The k6 load tests ran against a production-equivalent environment with representative multi-tenant data volumes. The dispatch abstraction overhead was measurable but under 5ms in-process, well within bounds. The tenant context propagation held correctly under concurrent load, confirmed by cross-tenant isolation checks in the test suite.

The load tests also surfaced something we had not expected: outbox delivery lag under high write volume. The transactional outbox pattern (write the message to a database table atomically with the business data, then deliver it to the bus asynchronously) was the right call for reliability, but the delivery service needed tuning at sustained high write rates. We found and fixed it before cutover, not in production.

The re-strategization moments

Seven months of architectural work does not run in a straight line. Here are the points where the plan changed.

Month 3, transport abstraction moved earlier. The original plan deferred the dispatch abstraction to Phase 4. We caught the risk of embedding direct in-process calls early enough to fix it without a full rewrite.

Month 4, saga compensation scope reduced. The original saga design included compensation workflows for every possible failure mode. Stakeholder review showed that some failure modes had acceptable manual resolution paths, so we scoped the saga implementation to the flows where automated compensation was genuinely necessary. That saved three weeks of implementation and test work.

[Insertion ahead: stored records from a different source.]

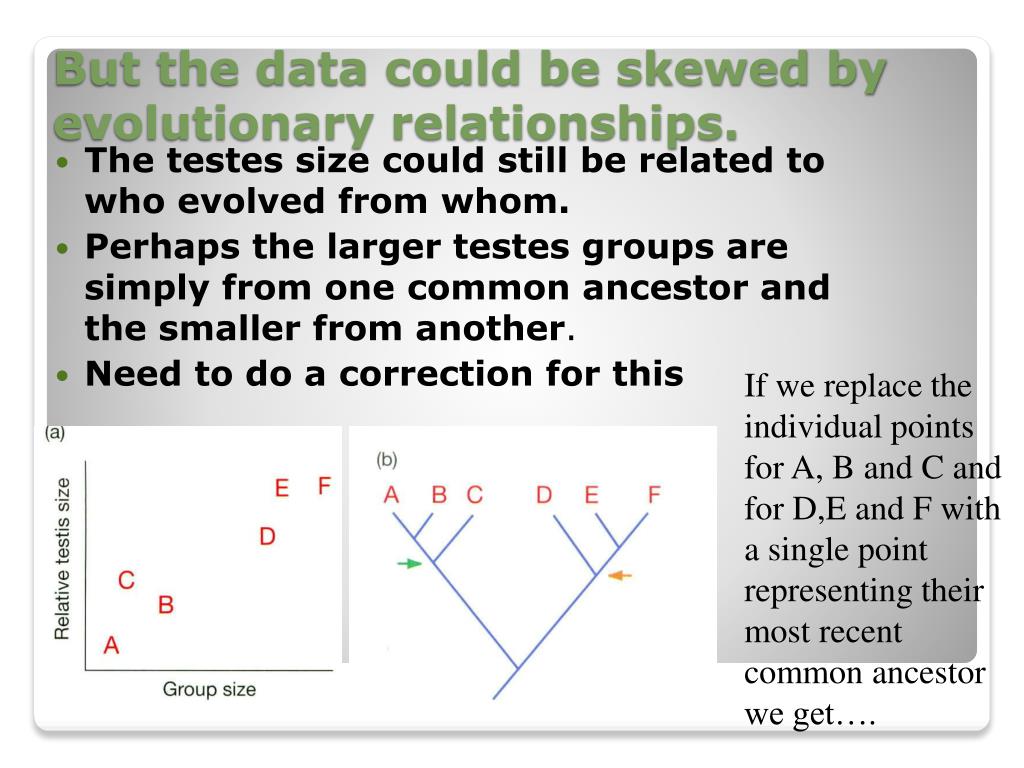 But the data could be skewed by evolutionary relationships.

• The testes size could still be related to who evolved from whom.
• Perhaps the larger testes groups are simply from one common ancestor and the smaller from another.
• Need to do a correction for this

(a)

Relative testis size

E F
D
C
B
A

Group size

(b)

A B C D E F

If we replace the individual points for A, B and C and for D,E and F with a single point representing their most recent common ancestor we get….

Month 5, migration sequencing changed. The original plan migrated tenants alphabetically for simplicity. Integration testing showed that two tenants had unusual configuration patterns that would stress the new system in ways the standard test suite did not cover. We moved those tenants earlier in the sequence to find problems while there was still time to fix them.

Month 6, architecture test coverage expanded. The initial NetArchTest coverage caught obvious boundary violations. After a code review found a subtle dependency violation the tests had missed, we expanded coverage to cross-module contract usage patterns. That was extra work, not in the original plan, but it removed a class of risk.

Every one of these changes had to be explained to stakeholders. The explanation always had the same shape: here is what we planned, here is what we learned, here is the specific risk the change addresses, here is the timeline impact.

The results

After seven months of incremental work, parallel running, and phased cutover, here is where the platform landed.

New module delivery time. A new module implementing IModuleStartup, with its own schema, handlers, and tests, can be added without modifying any existing module. Delivery time for a new capability module dropped from two to four months in the old system, navigating entangled code, to five to ten days against a known interface.

Tenant isolation. Structural, with two independent enforcement layers. Security review confirmed no missing filters in the new architecture, because the filters cannot be missing. Individual queries do not apply them.

Deployment. Module boundaries are enforced at the code level. A change to the reporting module does not touch the ledger module's deployment artifact. The blast radius shrank to the modules actually changing.

Transport flexibility. Two module edges have moved to async bus communication since cutover. Zero handler rewrites. Configuration change only.

What it took beyond the architecture

The technical architecture was the solvable part. The harder part was holding stakeholder confidence over seven months of work that was incrementally valuable but not fully visible until the parallel running phase.

What worked was a weekly one-pager that translated each phase's technical progress into the business constraint it addressed. Not "we implemented the dispatch abstraction this week" but "the communication layer is now configuration, so the two module edges we discussed can move to async without rewriting handlers, which unblocks the reporting scale requirement from Q2."

The team that delivered this work was small. It was people who understood both why the architecture needed to change and what business outcome the change was supposed to produce. That combination, not the specific technology choices, is what made the re-strategization moments navigable instead of disruptive.